Defines the logon mechanism. For a discussion of supported logon mechanisms, see Teradata Vantage™ - Analytics Database Security Administration, B035-1100.

The name is limited to eight characters; it is not case-sensitive.

The DEFAULTS command does not affect LOGMECH setting.

The LOGMECH command cannot be used in an SQL macro.

LOGDATA

For LOGDATA, valid values are a single mechanism data value up to 32000 bytes in length. When the LOGDATA command is used without specifying a value, BTEQ sets LOGDATA to its initial default value.

where the following is true:

logdata_string

Indicates the parameters for the logon mechanism (specified using the LOGMECH command). For information about the logon parameters for supported mechanisms, see Teradata Vantage™ - Analytics Database Security Administration, B035-1100.

Usage Notes

As the LOGDATA argument is considered sensitive information, BTEQ (in interactive mode) prompts for a value, which is specified in protected mode (keyboard entry is not displayed). The value cannot be supplied as an argument to the LOGDATA command.

The SHOW CONTROLS command does not display the LOGDATA setting.

For workstation-attached systems or mainframe-attached systems employing Gateway-mediated CLI, you can use Teradata Wallet to keep your database user passwords private and not be exposed in scripts. For more information about using Teradata Wallet for the username and password entries in the LOGDATA command, see Teradata Vantage™ - Analytics Database Security Administration, B035-1100.
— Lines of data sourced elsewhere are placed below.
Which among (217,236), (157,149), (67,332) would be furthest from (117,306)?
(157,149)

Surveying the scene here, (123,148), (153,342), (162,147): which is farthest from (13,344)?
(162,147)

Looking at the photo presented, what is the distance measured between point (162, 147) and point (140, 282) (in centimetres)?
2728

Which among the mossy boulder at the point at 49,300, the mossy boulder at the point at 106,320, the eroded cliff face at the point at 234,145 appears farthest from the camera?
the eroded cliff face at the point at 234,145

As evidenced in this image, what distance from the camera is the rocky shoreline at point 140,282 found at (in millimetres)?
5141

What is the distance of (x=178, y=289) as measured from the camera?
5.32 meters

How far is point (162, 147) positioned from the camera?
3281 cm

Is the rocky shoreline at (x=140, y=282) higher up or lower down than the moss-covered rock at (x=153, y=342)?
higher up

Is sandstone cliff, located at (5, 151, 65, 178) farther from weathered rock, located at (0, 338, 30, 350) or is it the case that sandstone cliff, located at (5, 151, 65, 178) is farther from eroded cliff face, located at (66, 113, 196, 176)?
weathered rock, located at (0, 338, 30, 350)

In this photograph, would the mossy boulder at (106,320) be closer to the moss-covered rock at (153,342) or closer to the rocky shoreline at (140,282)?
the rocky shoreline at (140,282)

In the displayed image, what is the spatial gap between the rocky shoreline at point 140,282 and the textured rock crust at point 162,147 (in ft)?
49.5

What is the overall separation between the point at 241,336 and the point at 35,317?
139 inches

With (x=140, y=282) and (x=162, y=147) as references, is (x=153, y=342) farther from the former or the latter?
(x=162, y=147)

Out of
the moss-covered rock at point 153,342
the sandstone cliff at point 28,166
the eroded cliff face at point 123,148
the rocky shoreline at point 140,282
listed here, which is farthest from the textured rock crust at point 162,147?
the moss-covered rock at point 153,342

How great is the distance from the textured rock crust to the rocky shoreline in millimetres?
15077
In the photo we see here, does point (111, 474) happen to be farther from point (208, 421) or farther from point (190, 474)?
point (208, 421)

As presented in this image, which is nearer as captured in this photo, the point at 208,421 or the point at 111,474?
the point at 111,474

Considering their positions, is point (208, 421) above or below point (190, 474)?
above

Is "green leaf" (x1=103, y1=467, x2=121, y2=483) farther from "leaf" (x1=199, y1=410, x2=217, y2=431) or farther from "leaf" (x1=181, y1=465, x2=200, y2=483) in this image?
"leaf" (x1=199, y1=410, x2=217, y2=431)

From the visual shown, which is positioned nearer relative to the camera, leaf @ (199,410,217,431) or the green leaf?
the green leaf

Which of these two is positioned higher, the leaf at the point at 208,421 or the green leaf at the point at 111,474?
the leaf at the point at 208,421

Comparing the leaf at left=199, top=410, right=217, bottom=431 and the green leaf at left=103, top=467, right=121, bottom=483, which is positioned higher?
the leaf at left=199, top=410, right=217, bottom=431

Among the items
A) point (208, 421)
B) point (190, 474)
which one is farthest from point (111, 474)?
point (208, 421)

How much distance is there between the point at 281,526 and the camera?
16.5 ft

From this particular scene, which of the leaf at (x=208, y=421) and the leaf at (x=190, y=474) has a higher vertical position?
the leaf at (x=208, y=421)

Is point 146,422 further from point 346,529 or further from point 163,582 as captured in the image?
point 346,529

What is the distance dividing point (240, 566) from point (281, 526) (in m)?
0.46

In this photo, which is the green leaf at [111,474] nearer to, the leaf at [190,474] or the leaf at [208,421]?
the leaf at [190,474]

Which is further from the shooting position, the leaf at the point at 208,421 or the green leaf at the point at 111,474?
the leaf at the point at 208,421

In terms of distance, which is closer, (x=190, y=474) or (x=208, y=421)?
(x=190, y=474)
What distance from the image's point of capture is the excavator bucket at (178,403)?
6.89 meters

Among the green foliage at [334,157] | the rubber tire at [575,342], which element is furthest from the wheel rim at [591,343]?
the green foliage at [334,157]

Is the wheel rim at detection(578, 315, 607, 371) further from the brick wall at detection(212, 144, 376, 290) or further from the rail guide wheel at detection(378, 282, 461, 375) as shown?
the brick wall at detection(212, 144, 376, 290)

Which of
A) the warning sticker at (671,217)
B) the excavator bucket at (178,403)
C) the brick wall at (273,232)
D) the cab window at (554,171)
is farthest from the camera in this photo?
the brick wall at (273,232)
For more information about using security mechanisms, see Teradata Vantage™ - Analytics Database Security Administration, B035-1100.
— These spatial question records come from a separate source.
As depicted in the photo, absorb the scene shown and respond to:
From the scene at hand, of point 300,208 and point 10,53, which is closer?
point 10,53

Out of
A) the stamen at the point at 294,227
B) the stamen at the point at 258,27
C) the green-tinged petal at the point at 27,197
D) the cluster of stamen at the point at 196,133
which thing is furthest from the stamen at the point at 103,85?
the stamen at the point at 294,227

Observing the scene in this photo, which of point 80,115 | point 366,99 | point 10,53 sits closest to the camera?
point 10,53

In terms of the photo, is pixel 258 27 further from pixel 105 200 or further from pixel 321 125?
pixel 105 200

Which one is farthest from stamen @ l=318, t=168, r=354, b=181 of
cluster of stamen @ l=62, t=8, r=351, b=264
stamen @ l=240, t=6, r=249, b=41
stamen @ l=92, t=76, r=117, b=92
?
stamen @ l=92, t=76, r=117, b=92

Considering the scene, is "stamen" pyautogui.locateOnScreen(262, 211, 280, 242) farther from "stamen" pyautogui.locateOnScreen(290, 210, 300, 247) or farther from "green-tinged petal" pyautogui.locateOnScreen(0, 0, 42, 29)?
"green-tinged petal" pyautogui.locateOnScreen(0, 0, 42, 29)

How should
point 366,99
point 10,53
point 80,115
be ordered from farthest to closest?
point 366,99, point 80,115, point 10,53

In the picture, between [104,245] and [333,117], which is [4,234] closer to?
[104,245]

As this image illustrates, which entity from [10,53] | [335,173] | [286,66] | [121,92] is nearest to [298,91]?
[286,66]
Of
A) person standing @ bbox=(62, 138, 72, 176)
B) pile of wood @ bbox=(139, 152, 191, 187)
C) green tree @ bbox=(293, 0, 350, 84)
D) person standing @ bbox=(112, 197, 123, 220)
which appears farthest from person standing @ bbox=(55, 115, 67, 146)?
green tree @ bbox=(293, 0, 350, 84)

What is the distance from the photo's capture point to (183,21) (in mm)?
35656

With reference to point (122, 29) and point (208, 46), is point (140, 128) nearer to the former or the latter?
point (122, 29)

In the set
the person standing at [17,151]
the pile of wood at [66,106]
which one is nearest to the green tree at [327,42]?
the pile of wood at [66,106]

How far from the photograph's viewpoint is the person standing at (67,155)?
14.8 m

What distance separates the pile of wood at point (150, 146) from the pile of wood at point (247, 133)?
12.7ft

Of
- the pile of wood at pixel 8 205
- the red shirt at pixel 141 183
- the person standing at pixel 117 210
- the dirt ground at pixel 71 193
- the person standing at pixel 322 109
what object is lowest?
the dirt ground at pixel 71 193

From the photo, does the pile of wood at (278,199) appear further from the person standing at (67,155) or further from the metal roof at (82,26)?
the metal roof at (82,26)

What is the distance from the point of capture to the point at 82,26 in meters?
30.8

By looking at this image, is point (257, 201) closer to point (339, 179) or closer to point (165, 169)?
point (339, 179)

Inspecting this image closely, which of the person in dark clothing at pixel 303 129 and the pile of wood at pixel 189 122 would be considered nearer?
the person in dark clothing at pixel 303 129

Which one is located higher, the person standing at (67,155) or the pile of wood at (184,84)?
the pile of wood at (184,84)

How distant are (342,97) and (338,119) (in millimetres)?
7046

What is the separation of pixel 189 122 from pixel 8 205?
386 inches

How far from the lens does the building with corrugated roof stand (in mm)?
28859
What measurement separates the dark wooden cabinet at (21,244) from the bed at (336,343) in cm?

In z/OS 2.4, RACF introduced a new assertion mechanism, the JSON Web Token, also known as an Identity Token, which can be used to validate distributed users who have a valid RACF user id and provide a secure way to logon to Teradata database server without specifying a password.
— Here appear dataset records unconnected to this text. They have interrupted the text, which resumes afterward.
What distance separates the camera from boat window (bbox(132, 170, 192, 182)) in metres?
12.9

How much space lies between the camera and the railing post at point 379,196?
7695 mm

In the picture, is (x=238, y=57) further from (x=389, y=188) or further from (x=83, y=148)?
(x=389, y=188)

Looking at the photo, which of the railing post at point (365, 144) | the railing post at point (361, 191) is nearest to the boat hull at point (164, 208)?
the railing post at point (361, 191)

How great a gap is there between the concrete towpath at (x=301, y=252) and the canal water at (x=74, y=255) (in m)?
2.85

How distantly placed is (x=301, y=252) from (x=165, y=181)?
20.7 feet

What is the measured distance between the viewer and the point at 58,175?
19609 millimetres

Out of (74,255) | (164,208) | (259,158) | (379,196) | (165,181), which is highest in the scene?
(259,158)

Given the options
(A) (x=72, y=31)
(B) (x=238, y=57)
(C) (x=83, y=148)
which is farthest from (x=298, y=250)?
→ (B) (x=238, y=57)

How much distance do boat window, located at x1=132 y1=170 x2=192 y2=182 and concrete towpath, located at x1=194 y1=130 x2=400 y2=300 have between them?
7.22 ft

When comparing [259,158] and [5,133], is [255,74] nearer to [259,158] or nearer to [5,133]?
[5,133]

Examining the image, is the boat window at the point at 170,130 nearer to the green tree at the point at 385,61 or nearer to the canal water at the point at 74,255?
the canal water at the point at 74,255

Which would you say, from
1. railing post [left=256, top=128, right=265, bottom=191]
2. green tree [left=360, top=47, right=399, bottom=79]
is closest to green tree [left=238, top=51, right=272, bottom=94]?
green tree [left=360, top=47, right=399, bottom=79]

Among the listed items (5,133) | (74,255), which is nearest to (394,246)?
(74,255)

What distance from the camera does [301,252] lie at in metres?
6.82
Starting TTU 17.20, z/OS BTEQ users employing Gateway-mediated CLI can use the new RACFJWT logon mechanism that supports Identity Token. In order to use the RACFJWT mechanism, issue the LOGMECH command to provide the mechanism name and provide the user name without a password.

.LOGMECH RACFJWT

.LOGON <tdpid>/<username>

See "IBM z/OS Mainframe Support" in Teradata Call-Level Interface Version 2 Reference for Workstation-Attached Systems, B035-2418 on how to setup a valid username and details about other required configurations.

The LOGDATA command cannot be used in an SQL macro.